(Rows from a dataset)
----

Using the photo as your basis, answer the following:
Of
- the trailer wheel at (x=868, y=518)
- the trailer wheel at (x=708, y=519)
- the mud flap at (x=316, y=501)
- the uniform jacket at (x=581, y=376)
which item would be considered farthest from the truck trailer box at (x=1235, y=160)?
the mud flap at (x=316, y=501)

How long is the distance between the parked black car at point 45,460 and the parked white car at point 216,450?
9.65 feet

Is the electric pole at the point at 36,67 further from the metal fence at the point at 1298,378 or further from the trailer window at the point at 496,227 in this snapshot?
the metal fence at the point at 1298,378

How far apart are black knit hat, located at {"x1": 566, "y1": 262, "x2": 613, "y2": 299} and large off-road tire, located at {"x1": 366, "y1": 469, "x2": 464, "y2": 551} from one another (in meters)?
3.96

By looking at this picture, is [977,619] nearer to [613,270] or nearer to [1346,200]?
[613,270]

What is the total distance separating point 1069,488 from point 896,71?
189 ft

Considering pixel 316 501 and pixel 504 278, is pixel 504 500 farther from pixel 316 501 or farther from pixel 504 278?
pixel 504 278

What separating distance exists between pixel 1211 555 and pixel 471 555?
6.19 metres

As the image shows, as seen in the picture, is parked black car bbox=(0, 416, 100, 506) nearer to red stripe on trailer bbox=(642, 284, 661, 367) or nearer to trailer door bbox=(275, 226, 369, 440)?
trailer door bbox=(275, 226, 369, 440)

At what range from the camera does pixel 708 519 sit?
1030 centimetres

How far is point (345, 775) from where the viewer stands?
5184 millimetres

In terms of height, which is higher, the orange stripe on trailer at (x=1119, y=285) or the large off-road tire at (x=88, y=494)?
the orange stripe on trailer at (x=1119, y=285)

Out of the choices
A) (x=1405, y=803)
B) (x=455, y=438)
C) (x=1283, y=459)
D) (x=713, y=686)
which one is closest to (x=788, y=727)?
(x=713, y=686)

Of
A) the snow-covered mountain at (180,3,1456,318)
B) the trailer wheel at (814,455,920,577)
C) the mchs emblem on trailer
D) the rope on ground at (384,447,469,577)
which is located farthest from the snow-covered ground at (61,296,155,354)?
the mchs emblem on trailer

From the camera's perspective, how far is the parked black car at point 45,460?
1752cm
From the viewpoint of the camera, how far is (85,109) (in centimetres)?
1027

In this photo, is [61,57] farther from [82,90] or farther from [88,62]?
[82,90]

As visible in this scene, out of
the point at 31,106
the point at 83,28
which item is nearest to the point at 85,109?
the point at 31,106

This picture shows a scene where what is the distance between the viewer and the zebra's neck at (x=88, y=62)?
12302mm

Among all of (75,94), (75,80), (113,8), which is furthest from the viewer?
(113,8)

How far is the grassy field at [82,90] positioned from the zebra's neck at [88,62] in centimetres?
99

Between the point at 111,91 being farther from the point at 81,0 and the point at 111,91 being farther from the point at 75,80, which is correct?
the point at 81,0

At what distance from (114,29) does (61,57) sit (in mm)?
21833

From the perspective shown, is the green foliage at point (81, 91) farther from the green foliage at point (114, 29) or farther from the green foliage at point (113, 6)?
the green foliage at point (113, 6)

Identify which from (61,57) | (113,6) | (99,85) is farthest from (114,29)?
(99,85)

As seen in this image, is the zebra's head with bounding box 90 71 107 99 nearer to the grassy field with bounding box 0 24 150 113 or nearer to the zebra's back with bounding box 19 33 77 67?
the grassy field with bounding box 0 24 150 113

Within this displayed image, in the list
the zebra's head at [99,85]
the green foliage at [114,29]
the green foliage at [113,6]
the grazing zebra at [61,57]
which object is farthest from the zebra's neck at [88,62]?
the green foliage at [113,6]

----

### What you should do
Edit the stretch from the start of the rows through the line containing "5184 millimetres" so that "trailer wheel" becomes "trailer tire". Reproduce those lines with nothing else changed.

### Expected answer
Using the photo as your basis, answer the following:
Of
- the trailer tire at (x=868, y=518)
- the trailer tire at (x=708, y=519)
- the mud flap at (x=316, y=501)
- the uniform jacket at (x=581, y=376)
which item would be considered farthest from the truck trailer box at (x=1235, y=160)?
the mud flap at (x=316, y=501)

How long is the distance between the parked black car at point 45,460 and the parked white car at point 216,450?
9.65 feet

Is the electric pole at the point at 36,67 further from the metal fence at the point at 1298,378 or further from the trailer window at the point at 496,227 in this snapshot?
the metal fence at the point at 1298,378

How far apart are black knit hat, located at {"x1": 566, "y1": 262, "x2": 613, "y2": 299} and large off-road tire, located at {"x1": 366, "y1": 469, "x2": 464, "y2": 551} from one another (in meters)?
3.96

By looking at this picture, is [977,619] nearer to [613,270] or nearer to [1346,200]?
[613,270]

What is the total distance separating point 1069,488 from point 896,71?
189 ft

Considering pixel 316 501 and pixel 504 278, is pixel 504 500 farther from pixel 316 501 or farther from pixel 504 278?
pixel 504 278

What separating distance exists between pixel 1211 555 and pixel 471 555?
6.19 metres

As the image shows, as seen in the picture, is parked black car bbox=(0, 416, 100, 506) nearer to red stripe on trailer bbox=(642, 284, 661, 367) or nearer to trailer door bbox=(275, 226, 369, 440)?
trailer door bbox=(275, 226, 369, 440)

At what range from the camera does pixel 708 519 sit?
1030 centimetres

How far is point (345, 775) from where the viewer stands?
5184 millimetres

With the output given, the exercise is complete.